Author: Charles Russell
Date: Aug 11, 2007 09:11

Gary Scott wrote:
>
> What are some uses of triangular arrays (or other non rectangular shaped
> arrays)?
>
Once upon a time memory was scant and expensive. With memory to spare,
it is simpler to store a second factor, or the original of a symmetric
matrix, in the other half of a square matrix. The additional memory
serves a potentially useful purpose and the array indexing remains
simple and routine.
no comments
Re: Triangular Arrays         


Author: nospam
Date: Aug 11, 2007 09:54

Charles Russell bellsouth.net> wrote:
> Gary Scott wrote:
>>
>> What are some uses of triangular arrays (or other non rectangular shaped
>> arrays)?
>>
> Once upon a time memory was scant and expensive.

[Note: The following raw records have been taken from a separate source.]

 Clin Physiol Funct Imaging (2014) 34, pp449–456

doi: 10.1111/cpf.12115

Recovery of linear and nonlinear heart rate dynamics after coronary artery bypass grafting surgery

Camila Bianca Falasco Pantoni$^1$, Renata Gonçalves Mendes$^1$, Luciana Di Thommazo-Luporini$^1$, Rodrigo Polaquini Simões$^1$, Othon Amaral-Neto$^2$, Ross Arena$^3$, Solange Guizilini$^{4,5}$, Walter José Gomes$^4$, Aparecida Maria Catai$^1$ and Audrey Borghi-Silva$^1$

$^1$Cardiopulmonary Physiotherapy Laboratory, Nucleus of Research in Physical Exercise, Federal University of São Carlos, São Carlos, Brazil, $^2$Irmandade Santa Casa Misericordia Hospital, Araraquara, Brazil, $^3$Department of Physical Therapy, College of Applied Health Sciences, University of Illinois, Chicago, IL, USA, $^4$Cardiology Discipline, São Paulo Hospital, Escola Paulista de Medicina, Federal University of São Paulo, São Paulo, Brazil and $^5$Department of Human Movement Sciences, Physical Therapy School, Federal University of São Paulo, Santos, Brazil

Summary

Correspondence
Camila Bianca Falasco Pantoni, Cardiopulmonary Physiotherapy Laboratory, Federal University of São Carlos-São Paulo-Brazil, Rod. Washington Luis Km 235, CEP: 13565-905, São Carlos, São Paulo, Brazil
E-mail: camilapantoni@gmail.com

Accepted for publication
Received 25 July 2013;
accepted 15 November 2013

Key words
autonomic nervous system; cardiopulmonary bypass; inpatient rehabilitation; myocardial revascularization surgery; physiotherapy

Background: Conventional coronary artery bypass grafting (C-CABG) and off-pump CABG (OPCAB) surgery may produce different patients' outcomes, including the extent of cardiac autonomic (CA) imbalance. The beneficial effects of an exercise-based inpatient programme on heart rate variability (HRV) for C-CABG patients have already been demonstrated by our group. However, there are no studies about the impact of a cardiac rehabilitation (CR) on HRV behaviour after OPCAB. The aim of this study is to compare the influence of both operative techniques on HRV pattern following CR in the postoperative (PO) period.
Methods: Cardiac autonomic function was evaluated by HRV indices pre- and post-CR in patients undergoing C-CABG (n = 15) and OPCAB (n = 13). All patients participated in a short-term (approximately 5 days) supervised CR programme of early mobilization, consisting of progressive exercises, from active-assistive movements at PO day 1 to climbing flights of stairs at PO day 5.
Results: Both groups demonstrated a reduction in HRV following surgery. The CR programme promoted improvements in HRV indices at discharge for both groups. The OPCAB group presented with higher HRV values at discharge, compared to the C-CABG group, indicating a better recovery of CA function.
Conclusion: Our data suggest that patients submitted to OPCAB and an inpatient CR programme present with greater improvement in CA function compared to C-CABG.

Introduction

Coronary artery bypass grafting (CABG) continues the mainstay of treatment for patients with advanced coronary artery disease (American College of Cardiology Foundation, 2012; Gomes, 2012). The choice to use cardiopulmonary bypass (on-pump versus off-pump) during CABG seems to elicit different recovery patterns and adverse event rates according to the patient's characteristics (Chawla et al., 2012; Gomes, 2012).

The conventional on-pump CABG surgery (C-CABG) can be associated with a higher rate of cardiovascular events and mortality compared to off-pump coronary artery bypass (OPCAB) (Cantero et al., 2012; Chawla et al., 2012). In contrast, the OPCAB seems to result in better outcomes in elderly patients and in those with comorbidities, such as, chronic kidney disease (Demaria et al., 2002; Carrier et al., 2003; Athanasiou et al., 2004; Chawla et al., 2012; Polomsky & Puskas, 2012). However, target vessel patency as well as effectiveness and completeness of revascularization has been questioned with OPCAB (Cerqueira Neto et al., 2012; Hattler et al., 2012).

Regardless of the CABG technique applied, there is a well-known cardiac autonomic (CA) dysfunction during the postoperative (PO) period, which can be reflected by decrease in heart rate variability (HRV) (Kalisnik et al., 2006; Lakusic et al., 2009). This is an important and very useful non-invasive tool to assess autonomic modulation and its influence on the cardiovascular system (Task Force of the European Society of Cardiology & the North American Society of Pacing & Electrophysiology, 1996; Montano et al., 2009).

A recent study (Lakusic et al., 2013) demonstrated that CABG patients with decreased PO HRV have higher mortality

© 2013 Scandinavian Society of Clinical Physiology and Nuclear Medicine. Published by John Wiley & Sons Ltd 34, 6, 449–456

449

Yep, Been there. Done that. Wrote my own versions of some of those
in-place algorithms. (Not that mine were anything but mundane; in those
days one mostly wrote one's own code unless what you needed happened to
be in a library package that your site owned.)
> With memory to spare,
> it is simpler to store a second factor, or the original of a symmetric
> matrix, in the other half of a square matrix. The additional memory
> serves a potentially useful purpose and the array indexing remains
> simple and routine.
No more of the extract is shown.